Personal information
- Full name: Harry Turner
- Date of birth: 19 June 1882
- Place of birth: Farnborough, England
- Date of death: 14 April 1967 (aged 84)
- Position: Outside right

Youth career
- 1900–1903: South Farnborough

Senior career*
- Years: Team / Apps / (Gls)
- 1903–1905: Southampton / 15 / (6)
- 1905–1908: Farnborough
- 1908: Reading
- 1908–????: Farnborough

= Harry Turner (footballer) =

English footballer

Harry Turner (19 June 1882 – 14 April 1967) was an English professional footballer who played as an outside forward for Southampton in the 1900s.

==Football career==
Turner was born in Farnborough, Hampshire, the younger brother of Archie Turner (1877–1925), who played for Southampton from 1899 to 1902, and also made two appearances for England.

He first played for his local side at South Farnborough, from where he was invited to The Dell for a trial in April 1900. He eventually signed for Southampton in late 1903. He made his debut for "the Saints" on Boxing Day 1903, when he replaced the injured Dick Evans in a 1–0 victory over Tottenham Hotspur. For the remainder of the season, he vied with his unrelated namesake, Joe Turner for the outside-right position, making ten appearances, scoring twice.

For the 1904–05 season, Harry's brother Archie had returned to Southampton, while Joe Turner had moved to New Brompton.
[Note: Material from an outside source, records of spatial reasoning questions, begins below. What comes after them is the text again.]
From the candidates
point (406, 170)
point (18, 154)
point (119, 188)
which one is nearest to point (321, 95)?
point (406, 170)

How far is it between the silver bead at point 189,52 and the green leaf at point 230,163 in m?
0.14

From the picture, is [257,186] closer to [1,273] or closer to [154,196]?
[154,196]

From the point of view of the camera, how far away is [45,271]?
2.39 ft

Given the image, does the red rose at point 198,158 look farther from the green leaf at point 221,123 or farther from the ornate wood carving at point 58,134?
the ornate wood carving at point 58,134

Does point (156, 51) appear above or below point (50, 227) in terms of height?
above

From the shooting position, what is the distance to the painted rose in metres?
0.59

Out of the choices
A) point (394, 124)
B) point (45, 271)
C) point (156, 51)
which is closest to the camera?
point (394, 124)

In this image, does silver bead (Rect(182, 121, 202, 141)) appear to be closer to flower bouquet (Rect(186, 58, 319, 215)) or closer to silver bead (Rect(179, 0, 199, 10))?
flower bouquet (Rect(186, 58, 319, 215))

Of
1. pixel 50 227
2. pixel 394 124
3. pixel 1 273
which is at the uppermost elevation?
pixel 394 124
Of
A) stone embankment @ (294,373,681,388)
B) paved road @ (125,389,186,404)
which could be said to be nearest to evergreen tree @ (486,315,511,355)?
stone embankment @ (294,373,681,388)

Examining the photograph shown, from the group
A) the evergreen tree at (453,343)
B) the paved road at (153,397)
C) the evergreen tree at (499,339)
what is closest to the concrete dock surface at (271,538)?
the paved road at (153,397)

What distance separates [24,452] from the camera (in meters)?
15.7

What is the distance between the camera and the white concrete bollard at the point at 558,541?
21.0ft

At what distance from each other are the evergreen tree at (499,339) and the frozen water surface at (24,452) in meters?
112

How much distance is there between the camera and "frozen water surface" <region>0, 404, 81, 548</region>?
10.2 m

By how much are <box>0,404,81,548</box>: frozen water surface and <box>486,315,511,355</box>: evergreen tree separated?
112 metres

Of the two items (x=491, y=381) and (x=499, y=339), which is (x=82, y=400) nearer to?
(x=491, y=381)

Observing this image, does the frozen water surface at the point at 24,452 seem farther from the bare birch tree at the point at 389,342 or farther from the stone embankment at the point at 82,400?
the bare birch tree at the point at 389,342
With new signing Charles Webb preferred at outside-right, Harry was moved to the left where he made five appearances scoring four goals, including two in a 4–3 victory over Swindon Town on 10 September.

Despite having an "eye for goal", he lacked the skills of his elder brother and spent most of the 1904–05 season in the reserves, who he helped claim the Hampshire Senior Cup.

In the summer of 1905, he returned to north-east Hampshire to play out his career in the Aldershot & District League with Farnborough, although his professional career had a brief renaissance at Reading in 1908.